The first and second stages of Soyuz burned simultaneously. The first stage consisted of four boosters, clustered around the central second stage, or Blok-A. Each of the boosters – designated Blok-B, V, G and D – was powered by a single RD-107A engine while the second stage had an RD-108A. These engines were nearly identical – each burning RG-1 kerosene propellant and liquid oxygen in four combustion chambers – but the RD-108A also included four vernier nozzles, which provided attitude control during the climb towards orbit.
The startup sequence began about sixteen seconds before liftoff with the first and second stage engines igniting at their preliminary thrust levels. These were slowly brought up to full thrust as the countdown ticked towards zero, when the launch pad’s arms swung open and Soyuz began its ascent.
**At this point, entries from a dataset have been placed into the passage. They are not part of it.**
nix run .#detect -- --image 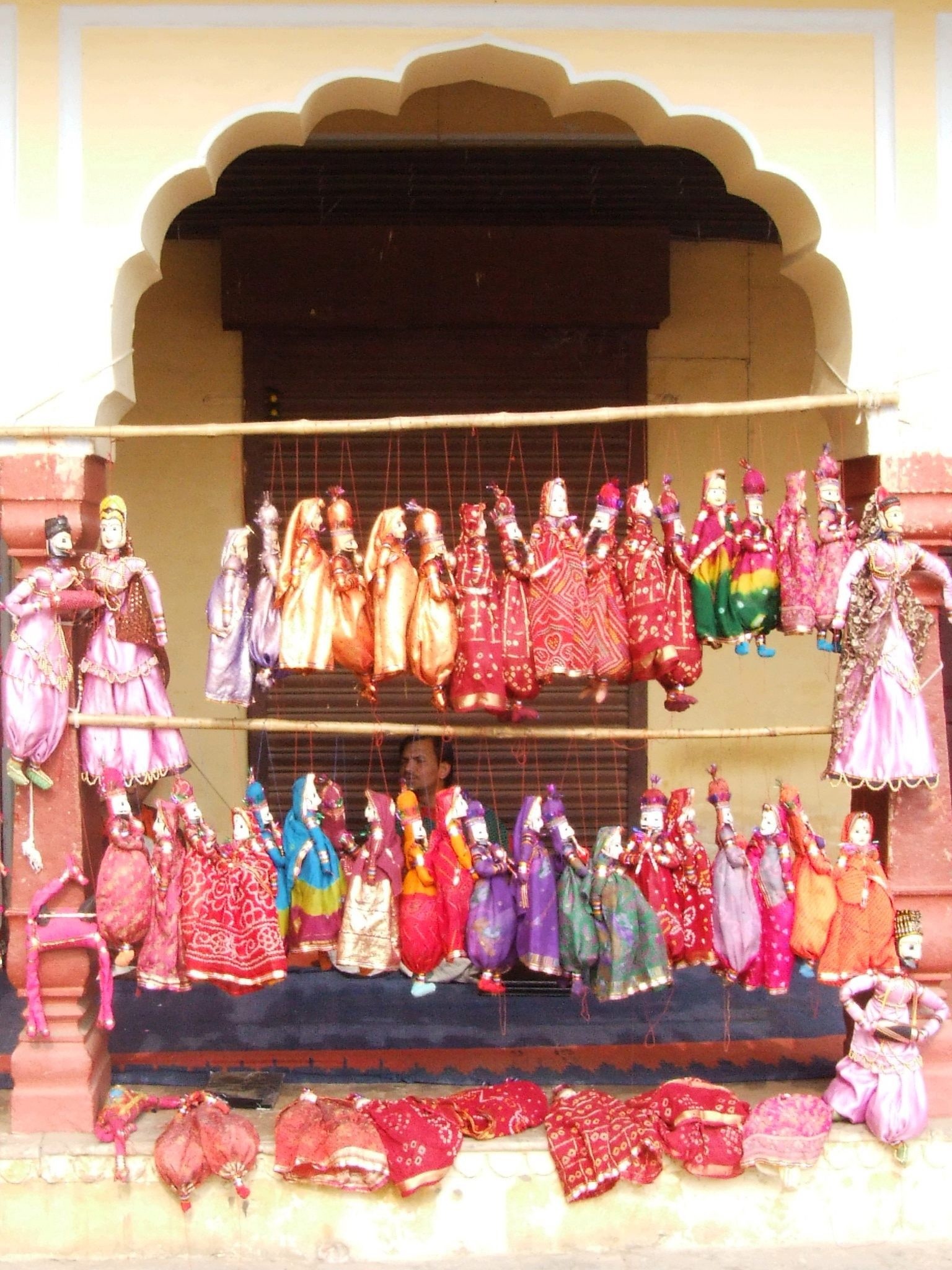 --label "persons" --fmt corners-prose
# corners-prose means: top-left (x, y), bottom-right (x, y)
top-left (205, 441), bottom-right (859, 724)
top-left (102, 778), bottom-right (186, 856)
top-left (821, 908), bottom-right (950, 1166)
top-left (353, 734), bottom-right (508, 855)
top-left (96, 762), bottom-right (902, 1003)
top-left (1, 494), bottom-right (191, 803)
top-left (821, 485), bottom-right (952, 793)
For the first 118 seconds of the flight the combined five engines on the first and second stages burned to power Soyuz away from the launch pad. Once the first stage exhausted its propellant it separated, with residual oxygen being vented through the nose of each booster to push it away from the second stage. The four boosters separating from the core of the rocket creates the distinctive Korolev Cross in the sky, named after the rocket’s designer.
After first stage separation, the second stage continued to burn its RD-108A engine for another 170 seconds before the rocket’s third stage took over. The separation of the second stage from the third was a “fire-in-the-hole” staging event, where the third stage ignited before second stage shutdown or separation had occurred. A lattice interstage structure at the top of the second stage allowed exhaust gasses from the third stage to escape safely. This type of separation is normal for Soyuz, as it keeps propellant settled in the third stage tanks without the need for additional ullage motors. A few seconds after the stages separated the third stage’s aft skirt was also jettisoned, splitting into three sections.
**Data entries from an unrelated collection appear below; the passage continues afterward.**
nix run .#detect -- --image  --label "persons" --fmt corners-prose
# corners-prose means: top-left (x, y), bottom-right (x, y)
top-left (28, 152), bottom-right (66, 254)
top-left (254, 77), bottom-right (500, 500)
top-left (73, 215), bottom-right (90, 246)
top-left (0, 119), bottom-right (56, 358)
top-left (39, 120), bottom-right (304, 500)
Like the first two stages, the third stage of Soyuz-2-1b burned RG-1 propellant and liquid oxygen. Its RD-0124 engine fired for around four and a half minutes before deploying Fregat to carry the Tundra satellite the rest of the way to orbit. Shortly after separating from the third stage, Fregat ignited its S5.98M engine for its first burn, setting up an initial parking orbit.
Fregat, which used storable propellant – unsymmetrical dimethylhydrazine (UDMH) and dinitrogen tetroxide – can restart its engine multiple times in flight allowing complex missions to be performed. To reach Molniya orbit and deploy Tundra No.4, it would have likely made two more burns – for a total of three – over a period of several hours after launch. Following the completion of Fregat’s last burn, Tundra separated from the upper stage.
Friday’s launch was Russia’s first since 25 April, when a Soyuz-2-1a sent the Progress MS-14 cargo craft on its mission to the International Space Station, and the country’s first military launch since March. With space and satellite programs currently disrupted by the worldwide medical situation, Russia’s next orbital launch is not likely to occur until July. A military Soyuz-2-1b launch with a navigation satellite to upgrade the GLONASS constellation is expected around the middle of the month, with another Progress launch to the space station slated for 23 July.